TÜİK verilerine göre 2023 yılı büyümesi ağırlıklı olarak tüketim ve özel sektör yatırımlarına dayalı olarak gerçekleşmiş. Kamu harcamalarının artışı ihmal edilebilecek düzeydeyken, ihracat artmamış aksine azalmış ve ithalat da patlamıştır. 2023 yılı seçim yılı idi ve Hükümet doğrudan bütçe harcamaları ile değil ama hem kamu bankalarından talimat yoluyla hem de özel bankalardan zorlamayla kredi arzını genişletmiştir. Otomobil, emlâk ve ihtiyaç kredilerinde artışla beraber zorda kalan firmalara verilen işletme sermayesi ve yatırım kredileri büyümenin ana motor gücünü oluşturmuş gibi görünüyor. Öte yandan krediye dayalı bu büyümenin doğal sonucu olarak da ithalatın patladığını net olarak görüyoruz. 

TEMEL ÜRETİM SEKTÖRLERİNE GÖRE BÜYÜME

Türkiye İstatistik Kurumu’nun (TÜİK) 2023 yılının son çeyreğine ilişkin yayımladığı dönemsel gayrisafi yurt içi hasıla istatistiklerine göre Türk Ekonomisinin 2023 yılı büyümesinin ana üretim sektörlerine dağılımı ise şu oranlarda gerçekleşmiş:

Üretim yöntemine göre dört dönem toplamıyla elde edilen yıllık Gayrisafi Yurt İçi Hasıla (GSYH), zincirlenmiş hacim endeksi olarak, 2023 yılında bir önceki yıla göre yüzde 4,5 arttı. Öte yandan ekonomi 2022 yılında yüzde 5,6; 2021 yılında ise yüzde 11,5 büyüme göstermişti. Salgın yılı olan 2020'de ise büyüme yüzde 1,9 seviyesinde kalmıştı.

GSYH'yi oluşturan faaliyetler incelendiğinde; 2023 yılında bir önceki yıla göre zincirlenmiş hacim endeksi olarak; finans ve sigorta faaliyetleri toplam katma değeri yüzde 9,0, inşaat yüzde 7,8, hizmetler yüzde 6,4, diğer hizmet faaliyetleri yüzde 4,6, kamu yönetimi, eğitim, insan sağlığı ve sosyal hizmet faaliyetleri yüzde 3,8, gayrimenkul faaliyetleri yüzde 2,7, bilgi ve iletişim faaliyetleri yüzde 1,3, mesleki, idari ve destek hizmet faaliyetleri yüzde 1,2 ve sanayi yüzde 0,8 artmış. Tarım sektörü ise yüzde 0,2 azalmış.

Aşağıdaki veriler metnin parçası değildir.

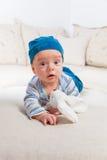 Bebê que joga com coelho Fotos de Stock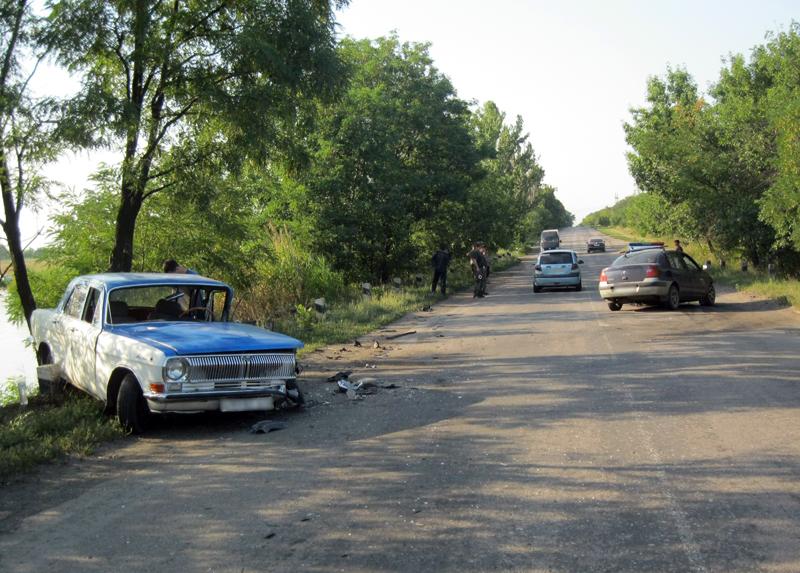 Вчера в Добропольском районе не поделили дорогу два автомобиля: есть пострадавшие, фото-3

Yukarıda adı geçen sektörlerden sanayi ve tarım haricindekiler üretken olmayan sektörlerdir. Bu sektörlerden toplumsal refahı olumlu şekilde etkileyen kamu yönetimi, eğitim, insan sağlığı ve sosyal hizmet faaliyetlerini de ayıralım. Geri kalan sektörler üretken olmayan sektörlerdir ve bu sektörler milli gelir artışından daha hızlı büyümüş olduğu gözlemlenmektedir. Özellikle finans ve sigorta faaliyetleri, inşaat ve hizmetler sektörleri hızlı büyümüştür. Eğer bir ülkede üretken olmayan sektörler milli gelirden daha hızlı büyüyor ve üretken sektörler olan sanayi yerinde sayarken tarım küçülüyorsa bu büyümenin sağlıklı olduğu söylenemez. Çünkü ekonomide yaratılan artı değer üretken sektörlerden gelirken, diğer sektörler artı değeri ekonomiye ve topluma dağıtırlar. 2023 yılı büyümesi üretim artışından kaynaklanmayan bir (artı değer değil) ranta dayalı büyümeyi göstermektedir. Pekiyi tarım ve sanayi üretimi yeterli değilse açık nasıl kapatılmaktadır? Elbette ithalatla… Onu da yukarıda zikretmiştim. 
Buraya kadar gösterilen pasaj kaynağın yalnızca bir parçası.